Recently, the Centers for Medicare and Medicaid Services announced a final rule that “strengthens the agency’s ability to stop fraud before it happens by keeping unscrupulous providers out of our federal health insurance programs”. According to CMS, the Program Integrity Enhancements to the Provider Enrollment Process (CMS-6058-FC) aims to reduce a “pay and chase” model for investigating fraud in the federal healthcare program.
CMS hopes to address gaps and vulnerabilities in the provider enrollment system when it comes to identifying bad actors and vendor and owner deception within Medicare, Medicaid, and CHIP. Because of increased compliance standards for uncovering vendor and owner information, as well as previous healthcare affiliations, it is important to have a smarter process for monitoring all your healthcare populations.
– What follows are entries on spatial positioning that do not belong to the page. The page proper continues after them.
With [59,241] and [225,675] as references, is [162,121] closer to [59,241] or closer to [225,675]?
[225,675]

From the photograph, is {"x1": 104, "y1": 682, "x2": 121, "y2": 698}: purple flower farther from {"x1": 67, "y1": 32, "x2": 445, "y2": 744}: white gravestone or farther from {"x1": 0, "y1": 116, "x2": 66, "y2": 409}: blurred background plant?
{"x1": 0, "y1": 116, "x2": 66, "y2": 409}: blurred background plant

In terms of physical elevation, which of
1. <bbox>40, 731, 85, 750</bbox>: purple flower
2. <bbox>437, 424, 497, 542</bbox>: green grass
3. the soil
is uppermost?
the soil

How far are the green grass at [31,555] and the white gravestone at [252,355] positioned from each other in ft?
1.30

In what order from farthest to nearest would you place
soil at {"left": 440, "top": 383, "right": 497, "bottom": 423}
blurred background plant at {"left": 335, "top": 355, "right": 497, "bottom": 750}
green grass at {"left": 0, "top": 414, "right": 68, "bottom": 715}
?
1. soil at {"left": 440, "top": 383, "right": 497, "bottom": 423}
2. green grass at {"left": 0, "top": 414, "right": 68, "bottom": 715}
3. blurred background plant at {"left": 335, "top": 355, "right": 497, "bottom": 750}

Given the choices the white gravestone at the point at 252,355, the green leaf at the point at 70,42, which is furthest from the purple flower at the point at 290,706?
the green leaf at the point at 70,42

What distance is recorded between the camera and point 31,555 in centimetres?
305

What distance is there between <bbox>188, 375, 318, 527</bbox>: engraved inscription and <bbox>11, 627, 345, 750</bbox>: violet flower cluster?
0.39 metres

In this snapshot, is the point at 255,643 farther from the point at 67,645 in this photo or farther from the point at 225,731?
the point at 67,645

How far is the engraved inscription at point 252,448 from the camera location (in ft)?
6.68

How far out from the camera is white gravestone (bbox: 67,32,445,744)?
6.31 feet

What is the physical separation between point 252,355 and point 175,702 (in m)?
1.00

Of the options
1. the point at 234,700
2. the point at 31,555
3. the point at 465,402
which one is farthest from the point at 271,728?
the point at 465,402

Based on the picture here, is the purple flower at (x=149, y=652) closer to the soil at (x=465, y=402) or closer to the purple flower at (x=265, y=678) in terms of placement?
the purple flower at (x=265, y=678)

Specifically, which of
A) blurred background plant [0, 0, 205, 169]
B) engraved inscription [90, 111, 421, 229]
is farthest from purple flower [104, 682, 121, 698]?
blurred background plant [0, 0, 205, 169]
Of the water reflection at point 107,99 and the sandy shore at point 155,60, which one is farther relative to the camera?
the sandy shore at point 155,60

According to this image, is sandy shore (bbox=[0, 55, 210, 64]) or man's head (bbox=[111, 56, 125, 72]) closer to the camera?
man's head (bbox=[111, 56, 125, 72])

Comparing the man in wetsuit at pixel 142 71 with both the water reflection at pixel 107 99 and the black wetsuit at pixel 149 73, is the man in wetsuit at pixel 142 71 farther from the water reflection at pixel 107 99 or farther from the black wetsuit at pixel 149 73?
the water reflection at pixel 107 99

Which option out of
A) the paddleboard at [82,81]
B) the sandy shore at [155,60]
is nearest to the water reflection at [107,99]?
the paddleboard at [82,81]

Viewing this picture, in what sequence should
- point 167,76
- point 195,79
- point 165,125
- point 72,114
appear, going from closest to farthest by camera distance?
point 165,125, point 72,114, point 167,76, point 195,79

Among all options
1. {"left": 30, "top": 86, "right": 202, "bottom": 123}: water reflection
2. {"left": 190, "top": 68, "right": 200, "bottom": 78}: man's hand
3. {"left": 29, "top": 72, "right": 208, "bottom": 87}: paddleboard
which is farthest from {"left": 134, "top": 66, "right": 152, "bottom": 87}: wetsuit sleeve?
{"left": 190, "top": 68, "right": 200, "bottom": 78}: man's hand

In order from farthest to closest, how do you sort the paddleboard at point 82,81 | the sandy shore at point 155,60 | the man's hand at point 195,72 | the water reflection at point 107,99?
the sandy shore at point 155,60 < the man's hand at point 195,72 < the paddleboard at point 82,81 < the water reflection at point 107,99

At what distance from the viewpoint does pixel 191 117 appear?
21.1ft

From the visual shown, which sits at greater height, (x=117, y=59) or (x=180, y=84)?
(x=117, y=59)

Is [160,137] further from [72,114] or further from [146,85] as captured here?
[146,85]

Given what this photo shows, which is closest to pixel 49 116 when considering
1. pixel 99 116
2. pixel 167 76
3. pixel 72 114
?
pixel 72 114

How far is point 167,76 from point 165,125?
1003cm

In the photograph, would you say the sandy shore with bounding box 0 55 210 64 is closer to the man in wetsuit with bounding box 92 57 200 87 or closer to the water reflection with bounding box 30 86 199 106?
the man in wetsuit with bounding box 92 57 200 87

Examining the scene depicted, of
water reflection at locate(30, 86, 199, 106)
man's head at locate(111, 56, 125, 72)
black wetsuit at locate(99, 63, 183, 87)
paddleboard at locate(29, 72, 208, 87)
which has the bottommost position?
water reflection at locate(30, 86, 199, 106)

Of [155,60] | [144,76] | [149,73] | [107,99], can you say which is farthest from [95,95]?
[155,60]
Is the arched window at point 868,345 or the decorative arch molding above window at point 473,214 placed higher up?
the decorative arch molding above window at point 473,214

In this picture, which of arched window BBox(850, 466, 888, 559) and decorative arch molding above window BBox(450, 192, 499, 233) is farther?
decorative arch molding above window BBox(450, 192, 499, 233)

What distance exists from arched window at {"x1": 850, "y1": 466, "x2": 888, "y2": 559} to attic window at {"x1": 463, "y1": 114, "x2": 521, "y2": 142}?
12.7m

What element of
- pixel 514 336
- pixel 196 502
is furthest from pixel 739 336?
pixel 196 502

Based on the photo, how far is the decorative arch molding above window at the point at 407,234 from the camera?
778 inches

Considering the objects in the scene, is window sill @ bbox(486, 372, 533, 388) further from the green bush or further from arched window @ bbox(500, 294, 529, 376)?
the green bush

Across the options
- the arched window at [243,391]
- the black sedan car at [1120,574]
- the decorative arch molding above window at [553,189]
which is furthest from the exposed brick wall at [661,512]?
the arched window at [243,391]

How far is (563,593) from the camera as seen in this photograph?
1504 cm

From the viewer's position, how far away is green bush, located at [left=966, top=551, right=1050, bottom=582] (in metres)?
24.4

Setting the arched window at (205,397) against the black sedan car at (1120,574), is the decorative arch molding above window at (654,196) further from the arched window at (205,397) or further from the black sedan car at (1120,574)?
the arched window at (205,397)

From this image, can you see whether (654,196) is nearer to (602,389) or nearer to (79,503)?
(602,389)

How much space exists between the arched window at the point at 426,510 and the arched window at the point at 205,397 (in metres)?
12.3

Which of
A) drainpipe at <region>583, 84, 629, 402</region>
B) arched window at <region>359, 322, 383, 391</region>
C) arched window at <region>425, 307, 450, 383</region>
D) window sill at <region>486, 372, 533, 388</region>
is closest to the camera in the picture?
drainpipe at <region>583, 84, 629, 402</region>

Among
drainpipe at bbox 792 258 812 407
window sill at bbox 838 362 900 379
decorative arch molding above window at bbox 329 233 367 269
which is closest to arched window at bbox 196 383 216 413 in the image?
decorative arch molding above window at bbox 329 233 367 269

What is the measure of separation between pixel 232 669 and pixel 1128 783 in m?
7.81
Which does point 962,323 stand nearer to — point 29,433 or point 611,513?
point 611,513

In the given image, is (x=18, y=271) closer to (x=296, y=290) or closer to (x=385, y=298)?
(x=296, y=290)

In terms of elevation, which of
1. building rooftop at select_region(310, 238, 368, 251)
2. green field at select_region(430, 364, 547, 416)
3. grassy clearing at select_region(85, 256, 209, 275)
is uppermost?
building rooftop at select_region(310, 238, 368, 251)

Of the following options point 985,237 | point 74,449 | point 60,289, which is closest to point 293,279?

In this post, we’ll take a look at the new rule from CMS and how it applies to your organization.
New CMS Revocation and Denial Authorities
CMS and HHS OIG are continually working to reduce fraud, waste, and abuse in federal healthcare programs such as Medicare, Medicaid, CHIP, and more. Providers and suppliers are now more accountable for their relationships with previous sanctioned or revoked individuals or entities under the affiliations authority found in the CMS Medicare and Medicaid Enforcement Announcement.
CMS Definition for an Affiliation
The new “affiliation” term for CMS is considered to be quite broad, applying to both reassignment relationships (§ 424.80) and ownership interest of a healthcare organization.
According to the Centers for Medicare and Medicaid Services (CMS), an affiliation can be defined as the following for providers and suppliers:
- 5% or greater direct or indirect ownership interest (publicly-traded company, mutual fund or other large investment vehicle) that an individual or entity has in another organization.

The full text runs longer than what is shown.